The project focuses on evaluating the performance of Retrieval Augmented Generation (RAG) systems using the Arize Phoenix platform. The goal was to monitor, optimize, and analyze the effectiveness of a question-answering (QA) system by applying various text segmentation techniques, metadata extraction methods, answer generation engines, and reranking models.

System Architecture

The system is built on three key components:

  • LlamaIndex – a framework for implementing RAG systems,
  • RAGAS – a library for generating test sets and evaluation metrics,
  • Arize Phoenix – a real-time monitoring platform enabling the analysis of data processing pipelines.

The input data consisted of 12 PDF files (205 pages) containing information about the Polish-Japanese Academy of Information Technology. To protect privacy, sensitive data was removed.

Verification Procedure

  1. Test Set: 20 queries were generated (including simple, multi-context, and reasoning-based questions) using the GPT-4o-mini model.
  2. Evaluation: Metrics such as context precision, faithfulness, and answer relevance were used.
  3. Monitoring: Arize Phoenix was employed to track query processing and response time.

Experiments and Results

1. Text Segmentation

  • Best method: Token Splitter – achieved the highest context precision (95%) with good performance.
  • Hierarchical Node Parser – had the shortest response time but lower context accuracy (76%).

2. Metadata Extraction

  • Enhancing metadata improved faithfulness (from 97% to 98%) and answer relevance (from 90% to 92%) but slightly reduced context precision (from 95% to 93%).

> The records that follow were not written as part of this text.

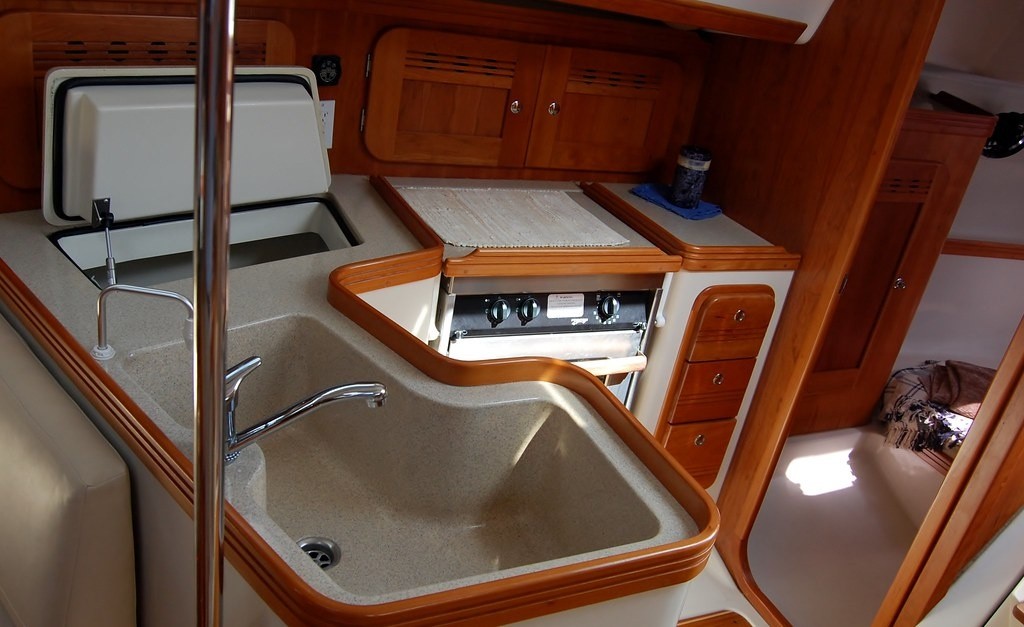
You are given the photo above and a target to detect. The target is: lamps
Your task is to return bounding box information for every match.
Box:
[911,77,1024,159]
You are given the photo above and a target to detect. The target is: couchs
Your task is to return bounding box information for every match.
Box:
[876,357,997,477]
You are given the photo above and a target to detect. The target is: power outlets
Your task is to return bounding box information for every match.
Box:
[320,99,336,149]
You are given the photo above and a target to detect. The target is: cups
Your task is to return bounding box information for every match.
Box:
[668,143,712,210]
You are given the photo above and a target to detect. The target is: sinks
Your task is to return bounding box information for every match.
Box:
[120,315,723,627]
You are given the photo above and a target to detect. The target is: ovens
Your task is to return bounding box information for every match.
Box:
[446,293,648,411]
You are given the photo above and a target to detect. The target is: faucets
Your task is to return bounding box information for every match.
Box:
[224,358,388,468]
[90,283,193,362]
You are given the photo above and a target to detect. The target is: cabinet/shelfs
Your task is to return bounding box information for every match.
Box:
[785,84,999,437]
[579,177,804,512]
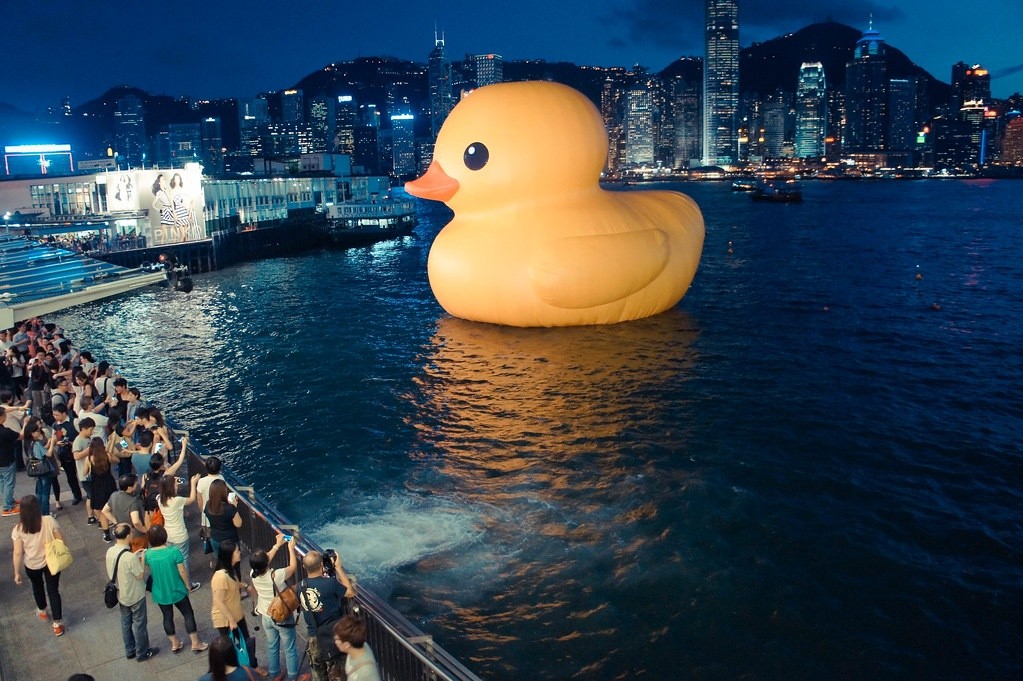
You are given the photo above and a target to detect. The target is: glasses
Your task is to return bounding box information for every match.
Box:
[333,637,342,641]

3. Answer Generation Engines

  • SubQuestionQueryEngine outperformed HyDE in speed and response relevance, particularly for reasoning-based queries.

4. Reranking Models

  • bge-reranker-large provided better context precision (100%) and reduced response time for reasoning tasks.

Conclusion

  • Arize Phoenix enabled an in-depth analysis of RAG processes and optimization of the QA system.
  • Best configuration: Token Splitter, metadata extraction, SubQuestionQueryEngine, and bge-reranker-large.
  • The results indicate that real-time monitoring is crucial for identifying and improving the efficiency of RAG systems.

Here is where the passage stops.